11/08/2015 - Casa Civil diz que deputado sofre de “amnésia política seletiva”

O secretário-chefe da Casa Civil, Paulo Taques, rebateu as declarações do deputado estadual Emanuel Pinheiro (PR) a respeito da inexperiência do governador Pedro Taques (PDT) como gestor, e afirmou que o parlamentar sofre de “amnésia política seletiva”, pois se esquece dos problemas dos governos dos quais foi aliado.

Em entrevista, Pinheiro afirmou que o governador foca no marketing, e precisa da ajuda e da experiência de ex-governadores e ex-prefeitos aliados, para evitar que o ”barco (Estado de Mato Grosso) não fique à deriva”

“Se o deputado está se referindo à experiência dos governos em que foi aliado, com escândalos de roubalheira e obras inacabadas, essa não temos mesmo. E nem queremos ter”, disparou Paulo Taques.
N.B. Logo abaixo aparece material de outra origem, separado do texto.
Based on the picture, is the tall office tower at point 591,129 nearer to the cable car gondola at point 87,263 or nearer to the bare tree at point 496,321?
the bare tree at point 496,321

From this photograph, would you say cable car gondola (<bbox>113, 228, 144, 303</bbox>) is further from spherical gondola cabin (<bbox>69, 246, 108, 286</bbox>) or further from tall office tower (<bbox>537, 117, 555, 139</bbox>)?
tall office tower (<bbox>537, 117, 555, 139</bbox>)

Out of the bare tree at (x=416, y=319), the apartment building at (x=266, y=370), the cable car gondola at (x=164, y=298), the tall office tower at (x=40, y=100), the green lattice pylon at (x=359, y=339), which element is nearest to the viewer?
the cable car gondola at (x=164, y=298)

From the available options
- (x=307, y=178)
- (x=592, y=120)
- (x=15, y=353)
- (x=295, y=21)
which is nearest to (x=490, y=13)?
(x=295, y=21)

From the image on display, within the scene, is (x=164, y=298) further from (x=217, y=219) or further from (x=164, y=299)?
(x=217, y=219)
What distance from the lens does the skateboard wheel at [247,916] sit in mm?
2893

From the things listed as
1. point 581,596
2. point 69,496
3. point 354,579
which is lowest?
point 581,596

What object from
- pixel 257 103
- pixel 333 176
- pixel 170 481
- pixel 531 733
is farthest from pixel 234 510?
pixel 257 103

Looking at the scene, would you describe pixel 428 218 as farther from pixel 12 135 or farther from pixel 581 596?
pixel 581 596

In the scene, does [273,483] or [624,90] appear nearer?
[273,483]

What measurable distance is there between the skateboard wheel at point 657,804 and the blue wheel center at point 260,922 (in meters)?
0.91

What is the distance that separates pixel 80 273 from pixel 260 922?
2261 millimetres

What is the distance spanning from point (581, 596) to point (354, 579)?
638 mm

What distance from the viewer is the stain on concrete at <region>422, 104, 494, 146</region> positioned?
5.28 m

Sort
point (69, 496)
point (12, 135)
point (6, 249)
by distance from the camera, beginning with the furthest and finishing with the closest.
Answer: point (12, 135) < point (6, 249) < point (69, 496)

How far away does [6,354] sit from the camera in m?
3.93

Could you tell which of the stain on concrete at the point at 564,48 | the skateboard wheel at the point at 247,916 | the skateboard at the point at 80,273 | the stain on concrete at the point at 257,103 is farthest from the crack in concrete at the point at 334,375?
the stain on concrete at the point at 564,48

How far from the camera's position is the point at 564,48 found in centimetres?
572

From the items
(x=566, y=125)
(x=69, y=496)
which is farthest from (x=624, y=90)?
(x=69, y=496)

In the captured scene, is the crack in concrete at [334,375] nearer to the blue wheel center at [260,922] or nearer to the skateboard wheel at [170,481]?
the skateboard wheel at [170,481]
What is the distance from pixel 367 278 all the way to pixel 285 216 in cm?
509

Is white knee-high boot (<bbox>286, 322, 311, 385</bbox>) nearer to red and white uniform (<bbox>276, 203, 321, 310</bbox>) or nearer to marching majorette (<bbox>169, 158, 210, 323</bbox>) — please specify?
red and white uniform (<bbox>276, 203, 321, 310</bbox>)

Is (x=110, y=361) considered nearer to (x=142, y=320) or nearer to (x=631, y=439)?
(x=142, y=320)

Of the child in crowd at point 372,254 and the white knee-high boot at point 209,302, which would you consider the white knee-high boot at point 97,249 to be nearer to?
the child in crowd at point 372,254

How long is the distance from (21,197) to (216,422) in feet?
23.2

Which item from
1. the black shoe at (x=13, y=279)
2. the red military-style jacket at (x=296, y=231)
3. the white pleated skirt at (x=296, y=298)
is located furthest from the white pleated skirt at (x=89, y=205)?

Ele diz que o ex-deputado parece sofrer de uma amnésia política circunstancial, na medida em que esquece de fatos recentes. 

“Respeito a incessante fiscalização que o deputado Emanuel Pinheiro exerce sobre o nosso governo. Esse é o papel constitucional do legislador. Mas por que só agora? Onde ele estava quando as obras da Copa estavam sendo superfaturadas? Quando os vários casos de corrupção ocorriam, conforme têm se revelado as investigações do Ministério Público e da polícia? Ele foi omisso ou desatento?”, questionou.

Entre os gestores citados por Pinheiro como boas referências para ajudar Taques, estão o senador e ex-governador Blairo Maggi (PR) e o deputado estadual e ex-prefeito da capital Wilson Santos (PSDB), entre outros. Porém, ao rebater as declarações de Pinheiro, o secretário lembra também que o parlamentar foi da base de sustentação do ex-governador Silval Barbosa (PMDB), a quem o grupo político de Taques fez oposição.

Sem isolamento

O secretário rebateu também a análise de Pinheiro de que Taques estaria atuando politicamente “sozinho” em seu governo. 

“O deputado não deve estar acompanhando os noticiários. Sozinho? Um governador que reuniu 136 prefeitos no Palácio Paiaguás? Que recebeu quase 500 lideranças comunitárias? Que foi anfitrião de três encontros com governadores do Brasil Central e da Amazônia Legal? Tudo isso em menos de oito meses”, disse.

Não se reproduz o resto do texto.